*PASSAGE TO READ:*
Uncanny Cats: Not Exactly T.S. Elliot

DATELINE: Cat Got Your Tongue? 

Way back in 1977, on the heels of a career of low budget horror movies, Ray Milland took off his toupee and faced the snarling, pouncing faces of cats. The film was titled The Uncanny, which is hardly catty enough.

Yes, what Alfred Hitchcock did for The Birds, this film wanted to do for your cute and cuddly pussycat. Don’t ask what’s up, pussycat, because writer and scientist Peter Cushing believes that cats are the devil’s messenger—and they have it for him. He has written a book and is trying to sell it to publisher Milland.

Like Erich van Daniken, Cushing’s paranormal writer has tackled the Pyramids, UFOs, and other topical crypto-science subjects—and has turned his attention to a conspiracy of cats. And, his feline nemesis is not a happy camper.

If your idea of fur balls turning evil is good for a laugh, this movie is for you. If you belong to Internet websites that features kitty cats doing funny things, you may be horrified. Well, that is the point of this film.

As for us, we never grab a pussy by the tail—and recommend you don’t either!

The sordid little tales are set in London in 1912, Hollywood in 1936, and in contemporary Montreal. We should tell you that the cold winter of Montreal does not stand in well for Los Angeles.

The cast is downright overblown: Donald Pleasance and Samantha Eggar are in Hollywood, and Simon Williams—fresh off Upstairs/Downstairsas wastrel James Bellamy has a cat moment himself. A few other known faces, like John Vernon, are also in the storyline.

*SOURCE INFORMATION:*
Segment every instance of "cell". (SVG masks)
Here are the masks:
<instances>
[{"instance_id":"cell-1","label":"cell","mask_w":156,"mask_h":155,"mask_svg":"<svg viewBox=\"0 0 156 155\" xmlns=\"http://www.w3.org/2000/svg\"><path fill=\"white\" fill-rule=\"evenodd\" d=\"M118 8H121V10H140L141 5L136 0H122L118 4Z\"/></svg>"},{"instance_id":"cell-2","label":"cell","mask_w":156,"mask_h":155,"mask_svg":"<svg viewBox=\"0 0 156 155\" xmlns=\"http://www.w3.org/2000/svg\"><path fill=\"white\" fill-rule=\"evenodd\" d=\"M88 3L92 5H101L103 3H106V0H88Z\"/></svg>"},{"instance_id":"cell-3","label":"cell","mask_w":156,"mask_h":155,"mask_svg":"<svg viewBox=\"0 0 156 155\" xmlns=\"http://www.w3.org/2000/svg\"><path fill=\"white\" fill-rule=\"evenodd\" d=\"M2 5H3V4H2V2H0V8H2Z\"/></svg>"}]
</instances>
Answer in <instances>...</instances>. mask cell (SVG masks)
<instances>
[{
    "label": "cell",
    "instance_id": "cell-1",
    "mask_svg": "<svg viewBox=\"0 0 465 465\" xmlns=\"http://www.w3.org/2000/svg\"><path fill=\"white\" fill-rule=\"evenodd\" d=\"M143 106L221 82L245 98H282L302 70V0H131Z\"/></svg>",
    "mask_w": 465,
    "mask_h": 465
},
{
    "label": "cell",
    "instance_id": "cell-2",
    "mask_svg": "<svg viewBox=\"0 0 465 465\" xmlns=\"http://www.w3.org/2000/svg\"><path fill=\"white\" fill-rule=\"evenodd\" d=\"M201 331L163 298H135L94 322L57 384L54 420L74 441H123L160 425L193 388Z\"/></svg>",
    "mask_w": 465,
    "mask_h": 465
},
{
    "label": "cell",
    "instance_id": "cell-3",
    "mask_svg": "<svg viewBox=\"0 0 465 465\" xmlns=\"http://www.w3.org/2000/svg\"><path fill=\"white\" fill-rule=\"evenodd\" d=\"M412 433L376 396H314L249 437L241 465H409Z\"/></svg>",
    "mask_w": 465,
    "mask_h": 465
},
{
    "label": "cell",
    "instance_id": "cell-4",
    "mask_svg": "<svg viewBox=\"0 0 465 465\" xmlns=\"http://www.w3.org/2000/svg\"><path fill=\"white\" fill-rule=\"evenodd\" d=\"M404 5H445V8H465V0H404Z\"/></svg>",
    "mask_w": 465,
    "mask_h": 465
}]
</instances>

*INSTRUCTIONS:*
[A] Can you output the passage of the review of The Uncanny starting with "The cast is" and going on through "in the storyline.", word for word?
[B] Could you go on with the review of the 1977 cat horror film The Uncanny from where it stops?

*RESULTS BY TASK:*
[A]
The cast is downright overblown: Donald Pleasance and Samantha Eggar are in Hollywood, and Simon Williams—fresh off Upstairs/Downstairsas wastrel James Bellamy has a cat moment himself. A few other known faces, like John Vernon, are also in the storyline.

[B]
The film did not ruin anyone’s career, having been lost for decades and forgotten by everyone involved. It isn’t HItchock level, and it is of varying brutality and humor, but you seldom find a movie in which cute kitty-cats are filmed like horrid monsters, leaping from balconies to kill.

As a curio, this one is worth peeking at.

 

 

Seeing Cat Eyes in Darkness!

DATELINE: What’s New, Pussycat?

cat eyes-1

A short time ago we took a security camera into the library of our haunted house and set it up to learn what goes bump in the night. We never go into the library after dusk.

So, when the security camera app rang on our cell phone at 5am, telling us there was movement and heat activation, we gulped hard and opened up the image. No burglars were stomping around.

We saw shooting fireflies. In ghost-hunter business parlance, these are orbs, the electrical impulses and energy of spirits going hither and yon.

Two orbs shot up from the floor on either side of the room. Our attention was distracted. It took a trained ghost hunter, Eric Metzler to see more orbs and a couple of flashes.

We asked the attending spirits, Richard and Addie, to show an orb, they often obliged, though I was distracted and did not see them.

Richard is our mentor spirit from Titanic, and Addie Horton was head housekeeper of the family mansion. She lived next door most of her life but seems to have taken up residence in our study off the library in the after-life.

The only spirit in the house that has appeared to me is Richard’s cat. And, this large tom-cat black-shadow walked out of a wall next to a bookcase and blithely pranced into the kitchen. I ran after, but it evaporated.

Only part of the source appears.